**Provided passage:**
Interpretation of hypercohomology

106 Views Asked by At

Let $X$ be a scheme and $K \in D_{qc} (X)$. For simplicity assume that $K$ is concentrated only in cohomological degrees, that is $H^{-i} (K) = 0$ for $i>0$. My question is the following: is there any interpretation of $H^0, H^1$? The question has an affirmative answer if $K$ comes from $Sh(X)$. However, it's not clear to me if $K$ is a complex and not merely a sheaf. Of course, it can generally be anything as worse as we want: we can take $F[-n]$ for a sheaf $F$. However, I'm wondering if anything can be said when $K= T_0 \to T_1 \to \cdots$ where $T_0$ is in degree $0$. It's already interesting for me when $K = T_0 \to T_1.$

2

There are 2 best solutions below

2
On

There are definitely a few ways to think about this, but one which helps generally is to think homotopically. That is, sheaves should be thought of as nice assignments of discrete data to your space, and sheaf cohomology has an interpretation as obstructions to taking sections (and obstructions to these obstructions, etc). The reason this is intuitive is that sections of “discrete” data are pretty straightforward, one can read things off at once from the sheaf condition.

In the derived world, one can view an object of a derived category of sheaves as still assigning data to open subsets, but now the data is “not discrete”. In particular, your stalks can be concentrated in multiple degrees, and now your sections can’t be computed as cleanly, since the “shape” of your sections might cause problems.

**Data listing:**
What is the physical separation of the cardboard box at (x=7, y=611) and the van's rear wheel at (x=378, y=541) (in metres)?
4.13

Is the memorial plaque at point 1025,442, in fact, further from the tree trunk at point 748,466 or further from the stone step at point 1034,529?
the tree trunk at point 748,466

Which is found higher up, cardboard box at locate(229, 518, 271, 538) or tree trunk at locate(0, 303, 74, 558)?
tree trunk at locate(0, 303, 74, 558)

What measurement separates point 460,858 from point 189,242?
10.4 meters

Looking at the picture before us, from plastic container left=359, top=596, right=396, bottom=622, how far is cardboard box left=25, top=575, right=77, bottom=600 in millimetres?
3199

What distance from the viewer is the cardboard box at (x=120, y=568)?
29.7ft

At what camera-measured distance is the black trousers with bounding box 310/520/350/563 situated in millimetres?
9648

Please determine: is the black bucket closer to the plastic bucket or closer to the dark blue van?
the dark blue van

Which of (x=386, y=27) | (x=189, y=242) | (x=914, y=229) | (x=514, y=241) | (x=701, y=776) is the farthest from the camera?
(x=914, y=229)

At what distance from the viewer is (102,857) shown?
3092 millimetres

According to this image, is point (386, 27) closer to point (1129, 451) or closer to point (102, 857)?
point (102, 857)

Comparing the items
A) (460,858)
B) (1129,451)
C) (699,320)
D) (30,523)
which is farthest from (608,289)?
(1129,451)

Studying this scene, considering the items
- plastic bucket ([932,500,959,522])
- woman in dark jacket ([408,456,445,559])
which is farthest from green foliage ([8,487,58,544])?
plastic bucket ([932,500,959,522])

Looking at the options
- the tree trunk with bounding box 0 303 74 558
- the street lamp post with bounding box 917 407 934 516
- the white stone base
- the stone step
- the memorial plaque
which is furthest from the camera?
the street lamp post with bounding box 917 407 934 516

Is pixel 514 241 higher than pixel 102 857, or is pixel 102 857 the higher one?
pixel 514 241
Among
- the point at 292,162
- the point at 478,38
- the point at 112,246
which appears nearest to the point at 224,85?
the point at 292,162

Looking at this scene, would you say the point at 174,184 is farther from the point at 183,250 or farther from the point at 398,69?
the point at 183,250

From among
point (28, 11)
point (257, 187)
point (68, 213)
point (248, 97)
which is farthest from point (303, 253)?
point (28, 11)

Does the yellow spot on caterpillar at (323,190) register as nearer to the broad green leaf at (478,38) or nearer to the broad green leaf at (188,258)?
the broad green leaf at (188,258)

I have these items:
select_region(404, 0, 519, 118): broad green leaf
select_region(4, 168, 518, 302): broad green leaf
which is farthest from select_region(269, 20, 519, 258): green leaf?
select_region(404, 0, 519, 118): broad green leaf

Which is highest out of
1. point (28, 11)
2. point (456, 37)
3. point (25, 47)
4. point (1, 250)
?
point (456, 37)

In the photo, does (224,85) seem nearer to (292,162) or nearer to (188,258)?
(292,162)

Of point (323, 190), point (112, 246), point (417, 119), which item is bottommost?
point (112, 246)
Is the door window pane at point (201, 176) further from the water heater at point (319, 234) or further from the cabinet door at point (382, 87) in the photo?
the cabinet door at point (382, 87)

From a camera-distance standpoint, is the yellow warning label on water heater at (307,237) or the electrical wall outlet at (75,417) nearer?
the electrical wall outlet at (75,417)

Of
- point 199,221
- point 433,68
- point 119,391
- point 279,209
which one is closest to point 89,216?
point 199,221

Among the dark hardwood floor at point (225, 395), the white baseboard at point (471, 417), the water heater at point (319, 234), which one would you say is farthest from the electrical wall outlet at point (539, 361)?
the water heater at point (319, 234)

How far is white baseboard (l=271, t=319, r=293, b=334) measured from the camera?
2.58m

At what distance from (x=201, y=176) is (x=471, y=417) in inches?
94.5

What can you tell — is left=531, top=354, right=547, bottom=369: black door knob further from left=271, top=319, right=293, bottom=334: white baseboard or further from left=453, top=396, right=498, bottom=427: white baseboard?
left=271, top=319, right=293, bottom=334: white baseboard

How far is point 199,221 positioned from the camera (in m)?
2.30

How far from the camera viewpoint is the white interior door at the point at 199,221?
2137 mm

**What to produce:** Return the passage on hypercohomology word for word between "There are 2" and "might cause problems.", inclusive. The items have no connection to the passage on hypercohomology.

**Written response:**
There are 2 best solutions below

2
On

There are definitely a few ways to think about this, but one which helps generally is to think homotopically. That is, sheaves should be thought of as nice assignments of discrete data to your space, and sheaf cohomology has an interpretation as obstructions to taking sections (and obstructions to these obstructions, etc). The reason this is intuitive is that sections of “discrete” data are pretty straightforward, one can read things off at once from the sheaf condition.

In the derived world, one can view an object of a derived category of sheaves as still assigning data to open subsets, but now the data is “not discrete”. In particular, your stalks can be concentrated in multiple degrees, and now your sections can’t be computed as cleanly, since the “shape” of your sections might cause problems.